In discussion about 6to4, and other automatic tunneling protocols, the
big problem seems to be the first hop. I think most of the problems would
be solved if a 6to4 router would verify the performance of the tunnel.

>> Eventhough it is perfectly possible to find out that a connection
>> doesn't work, in practice nobody does anything with that option.
>
>I think Windows XP did some form of reachability testing and would
>disable the 6to4 interface entirely if it failed.  They removed it in
>Vista, but I've heard they're now considering putting back in.  But
>Windows doesn't cause much problems anyway, since it appears their RFC
>3484 implementation already implements section 2.7 from
>draft-arifumi-6man-rfc3484-revise-02.  (You can argue that the Windows
>implementation is the reference implementation, as it was Microsoft who
>authored RFC 3484 to begin with.)

Does that mean that this policy will prefer a NAT44 IPv4 over a configured
tunnel?

>> To some extent that is also due to lack of standards. For example, if
>> source address selection had an option to skip source addresses if
>> the route to the destination is down, then a host with a broken IPv6
>> configuration would fall back to just IPv4.
>
>Actually, this is part of RFC 3484 already:
>
>>    Rule 1:  Avoid unusable destinations.
>>    If DB is known to be unreachable or if Source(DB) is undefined, then
>>    prefer DA.  Similarly, if DA is known to be unreachable or if
>>    Source(DA) is undefined, then prefer DB.
>
>Applications will also fall back to IPv4 if the initial IPv6 connection
>failed.  However for latency-sensitive applications that make use of
>many short-lived connections (HTTP is a good example), this timeout is
>so long that preferring defective IPv6 above working IPv4 will
>essentially render the application useless.
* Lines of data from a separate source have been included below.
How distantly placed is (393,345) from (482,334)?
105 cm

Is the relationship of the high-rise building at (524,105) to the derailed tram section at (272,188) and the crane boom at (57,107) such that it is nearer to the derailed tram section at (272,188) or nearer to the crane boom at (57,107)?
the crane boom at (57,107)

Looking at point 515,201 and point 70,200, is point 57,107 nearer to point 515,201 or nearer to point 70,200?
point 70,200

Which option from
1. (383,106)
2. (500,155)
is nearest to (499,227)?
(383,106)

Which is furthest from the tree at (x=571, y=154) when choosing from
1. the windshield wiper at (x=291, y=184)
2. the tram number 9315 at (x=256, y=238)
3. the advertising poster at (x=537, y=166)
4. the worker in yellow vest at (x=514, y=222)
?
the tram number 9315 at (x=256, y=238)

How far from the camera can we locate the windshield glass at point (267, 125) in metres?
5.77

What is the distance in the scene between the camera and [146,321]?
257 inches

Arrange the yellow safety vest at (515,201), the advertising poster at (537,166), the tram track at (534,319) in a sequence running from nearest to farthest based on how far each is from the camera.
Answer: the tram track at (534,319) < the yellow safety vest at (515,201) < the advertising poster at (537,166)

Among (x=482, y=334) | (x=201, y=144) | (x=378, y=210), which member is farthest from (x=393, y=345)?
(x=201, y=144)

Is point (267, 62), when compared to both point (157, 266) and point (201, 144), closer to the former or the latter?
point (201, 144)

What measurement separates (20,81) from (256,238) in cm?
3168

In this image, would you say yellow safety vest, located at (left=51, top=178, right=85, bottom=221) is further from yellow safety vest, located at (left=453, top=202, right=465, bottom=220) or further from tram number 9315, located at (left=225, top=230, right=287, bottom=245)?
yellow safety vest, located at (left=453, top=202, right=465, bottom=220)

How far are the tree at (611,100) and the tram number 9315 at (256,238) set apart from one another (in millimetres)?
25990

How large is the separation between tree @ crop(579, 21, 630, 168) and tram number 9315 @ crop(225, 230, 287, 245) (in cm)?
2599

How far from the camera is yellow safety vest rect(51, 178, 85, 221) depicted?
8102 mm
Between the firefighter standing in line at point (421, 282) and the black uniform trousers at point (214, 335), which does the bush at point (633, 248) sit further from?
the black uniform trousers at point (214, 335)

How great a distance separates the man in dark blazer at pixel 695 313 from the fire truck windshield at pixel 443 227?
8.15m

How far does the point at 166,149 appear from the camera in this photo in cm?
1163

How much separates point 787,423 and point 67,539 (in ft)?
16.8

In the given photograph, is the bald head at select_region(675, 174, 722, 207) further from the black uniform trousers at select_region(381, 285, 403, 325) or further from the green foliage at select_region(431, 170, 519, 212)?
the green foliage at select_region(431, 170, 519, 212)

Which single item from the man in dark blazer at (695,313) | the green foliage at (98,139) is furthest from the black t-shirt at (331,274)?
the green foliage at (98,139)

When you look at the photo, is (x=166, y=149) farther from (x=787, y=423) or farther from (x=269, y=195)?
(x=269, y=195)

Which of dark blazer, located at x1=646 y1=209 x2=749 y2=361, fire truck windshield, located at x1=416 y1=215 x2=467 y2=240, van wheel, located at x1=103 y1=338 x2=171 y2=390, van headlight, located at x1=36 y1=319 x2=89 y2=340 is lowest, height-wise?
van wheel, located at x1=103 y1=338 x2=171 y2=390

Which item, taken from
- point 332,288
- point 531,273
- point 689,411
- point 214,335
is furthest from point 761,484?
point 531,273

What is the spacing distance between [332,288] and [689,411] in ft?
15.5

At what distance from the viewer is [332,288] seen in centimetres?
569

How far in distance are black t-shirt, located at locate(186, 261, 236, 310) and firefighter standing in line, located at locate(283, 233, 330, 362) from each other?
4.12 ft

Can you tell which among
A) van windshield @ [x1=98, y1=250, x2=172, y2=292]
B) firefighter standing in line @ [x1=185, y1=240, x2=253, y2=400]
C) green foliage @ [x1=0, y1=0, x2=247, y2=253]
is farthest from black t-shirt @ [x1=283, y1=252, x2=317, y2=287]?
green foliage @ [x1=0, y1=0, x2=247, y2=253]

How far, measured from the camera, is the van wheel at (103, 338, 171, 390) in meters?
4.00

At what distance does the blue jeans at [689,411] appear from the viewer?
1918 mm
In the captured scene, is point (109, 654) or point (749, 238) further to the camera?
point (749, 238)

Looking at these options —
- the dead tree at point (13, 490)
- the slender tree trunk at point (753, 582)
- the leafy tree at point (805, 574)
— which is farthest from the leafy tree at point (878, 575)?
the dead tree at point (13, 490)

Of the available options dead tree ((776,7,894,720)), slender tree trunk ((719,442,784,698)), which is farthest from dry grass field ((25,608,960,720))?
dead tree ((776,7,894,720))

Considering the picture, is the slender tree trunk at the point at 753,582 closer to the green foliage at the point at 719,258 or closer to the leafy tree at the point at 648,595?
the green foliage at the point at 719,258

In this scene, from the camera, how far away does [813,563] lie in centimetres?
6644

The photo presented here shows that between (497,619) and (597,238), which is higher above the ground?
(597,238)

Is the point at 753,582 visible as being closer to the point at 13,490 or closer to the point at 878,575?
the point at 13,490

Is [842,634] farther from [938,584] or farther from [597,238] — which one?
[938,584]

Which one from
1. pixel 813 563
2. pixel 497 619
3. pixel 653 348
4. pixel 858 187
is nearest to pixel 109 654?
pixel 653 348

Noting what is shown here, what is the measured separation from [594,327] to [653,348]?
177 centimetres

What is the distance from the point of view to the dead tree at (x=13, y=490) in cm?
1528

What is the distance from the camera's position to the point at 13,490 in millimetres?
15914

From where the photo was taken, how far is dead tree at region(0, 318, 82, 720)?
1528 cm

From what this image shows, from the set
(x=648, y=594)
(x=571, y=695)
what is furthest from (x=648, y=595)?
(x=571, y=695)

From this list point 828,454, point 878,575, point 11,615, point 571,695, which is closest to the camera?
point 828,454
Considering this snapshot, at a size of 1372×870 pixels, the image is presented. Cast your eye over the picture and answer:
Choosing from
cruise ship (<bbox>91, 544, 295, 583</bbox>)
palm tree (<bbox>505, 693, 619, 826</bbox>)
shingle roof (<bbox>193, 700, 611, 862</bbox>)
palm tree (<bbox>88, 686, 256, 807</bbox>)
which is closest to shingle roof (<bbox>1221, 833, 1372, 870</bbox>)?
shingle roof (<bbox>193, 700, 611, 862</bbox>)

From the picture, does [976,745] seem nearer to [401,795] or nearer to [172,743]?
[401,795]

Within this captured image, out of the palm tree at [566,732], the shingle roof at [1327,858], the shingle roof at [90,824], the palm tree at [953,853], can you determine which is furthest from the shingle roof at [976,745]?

That's the problem. At the moment the host usually doesn't know.

A 6to4 router (like an Airport) could stop advertising the prefix when the
6ro4 default router is unreachable, but nobody does that.

In theory, web browser could configure faster timeout in TCP connection 
setups when destination unreachable ICMPs are received, but usually the
ICMPs are not there (and the API is probably not there either).